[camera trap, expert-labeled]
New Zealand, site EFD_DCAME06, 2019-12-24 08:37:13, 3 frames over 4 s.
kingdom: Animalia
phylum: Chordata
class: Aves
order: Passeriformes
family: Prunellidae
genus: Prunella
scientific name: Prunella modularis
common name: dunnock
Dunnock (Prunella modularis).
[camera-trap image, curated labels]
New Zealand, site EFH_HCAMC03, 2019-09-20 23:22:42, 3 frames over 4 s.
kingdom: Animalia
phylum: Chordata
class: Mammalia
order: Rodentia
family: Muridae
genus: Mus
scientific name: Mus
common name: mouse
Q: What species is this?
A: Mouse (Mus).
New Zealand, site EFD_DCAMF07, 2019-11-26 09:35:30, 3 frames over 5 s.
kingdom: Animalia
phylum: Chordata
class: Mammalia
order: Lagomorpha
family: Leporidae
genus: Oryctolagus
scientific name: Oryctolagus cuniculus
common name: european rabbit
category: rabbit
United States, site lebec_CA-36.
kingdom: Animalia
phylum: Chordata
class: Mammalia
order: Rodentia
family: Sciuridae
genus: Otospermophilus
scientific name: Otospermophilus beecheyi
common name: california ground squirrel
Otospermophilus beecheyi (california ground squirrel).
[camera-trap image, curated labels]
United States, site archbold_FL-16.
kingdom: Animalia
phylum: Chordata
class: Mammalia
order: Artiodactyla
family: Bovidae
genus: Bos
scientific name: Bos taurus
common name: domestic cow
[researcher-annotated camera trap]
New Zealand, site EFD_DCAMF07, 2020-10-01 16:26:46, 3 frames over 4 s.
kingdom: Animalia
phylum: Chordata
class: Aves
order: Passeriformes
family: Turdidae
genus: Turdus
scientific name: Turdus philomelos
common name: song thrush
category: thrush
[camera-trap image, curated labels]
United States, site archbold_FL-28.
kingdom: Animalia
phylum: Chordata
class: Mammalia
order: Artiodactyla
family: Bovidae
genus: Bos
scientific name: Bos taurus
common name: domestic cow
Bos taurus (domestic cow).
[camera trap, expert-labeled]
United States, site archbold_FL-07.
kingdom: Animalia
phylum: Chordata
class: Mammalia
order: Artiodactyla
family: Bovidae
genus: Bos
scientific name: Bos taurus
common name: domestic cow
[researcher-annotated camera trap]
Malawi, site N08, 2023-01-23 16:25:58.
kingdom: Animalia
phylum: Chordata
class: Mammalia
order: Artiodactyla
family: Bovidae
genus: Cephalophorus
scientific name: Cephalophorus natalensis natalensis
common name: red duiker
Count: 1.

| What the task asks |
The reply should be a precise retyping of all the data.

| Written reply |
[camera trap, expert-labeled]
New Zealand, site EFD_DCAME06, 2019-12-24 08:37:13, 3 frames over 4 s.
kingdom: Animalia
phylum: Chordata
class: Aves
order: Passeriformes
family: Prunellidae
genus: Prunella
scientific name: Prunella modularis
common name: dunnock
Dunnock (Prunella modularis).
[camera-trap image, curated labels]
New Zealand, site EFH_HCAMC03, 2019-09-20 23:22:42, 3 frames over 4 s.
kingdom: Animalia
phylum: Chordata
class: Mammalia
order: Rodentia
family: Muridae
genus: Mus
scientific name: Mus
common name: mouse
Q: What species is this?
A: Mouse (Mus).
New Zealand, site EFD_DCAMF07, 2019-11-26 09:35:30, 3 frames over 5 s.
kingdom: Animalia
phylum: Chordata
class: Mammalia
order: Lagomorpha
family: Leporidae
genus: Oryctolagus
scientific name: Oryctolagus cuniculus
common name: european rabbit
category: rabbit
United States, site lebec_CA-36.
kingdom: Animalia
phylum: Chordata
class: Mammalia
order: Rodentia
family: Sciuridae
genus: Otospermophilus
scientific name: Otospermophilus beecheyi
common name: california ground squirrel
Otospermophilus beecheyi (california ground squirrel).
[camera-trap image, curated labels]
United States, site archbold_FL-16.
kingdom: Animalia
phylum: Chordata
class: Mammalia
order: Artiodactyla
family: Bovidae
genus: Bos
scientific name: Bos taurus
common name: domestic cow
[researcher-annotated camera trap]
New Zealand, site EFD_DCAMF07, 2020-10-01 16:26:46, 3 frames over 4 s.
kingdom: Animalia
phylum: Chordata
class: Aves
order: Passeriformes
family: Turdidae
genus: Turdus
scientific name: Turdus philomelos
common name: song thrush
category: thrush
[camera-trap image, curated labels]
United States, site archbold_FL-28.
kingdom: Animalia
phylum: Chordata
class: Mammalia
order: Artiodactyla
family: Bovidae
genus: Bos
scientific name: Bos taurus
common name: domestic cow
Bos taurus (domestic cow).
[camera trap, expert-labeled]
United States, site archbold_FL-07.
kingdom: Animalia
phylum: Chordata
class: Mammalia
order: Artiodactyla
family: Bovidae
genus: Bos
scientific name: Bos taurus
common name: domestic cow
[researcher-annotated camera trap]
Malawi, site N08, 2023-01-23 16:25:58.
kingdom: Animalia
phylum: Chordata
class: Mammalia
order: Artiodactyla
family: Bovidae
genus: Cephalophorus
scientific name: Cephalophorus natalensis natalensis
common name: red duiker
Count: 1.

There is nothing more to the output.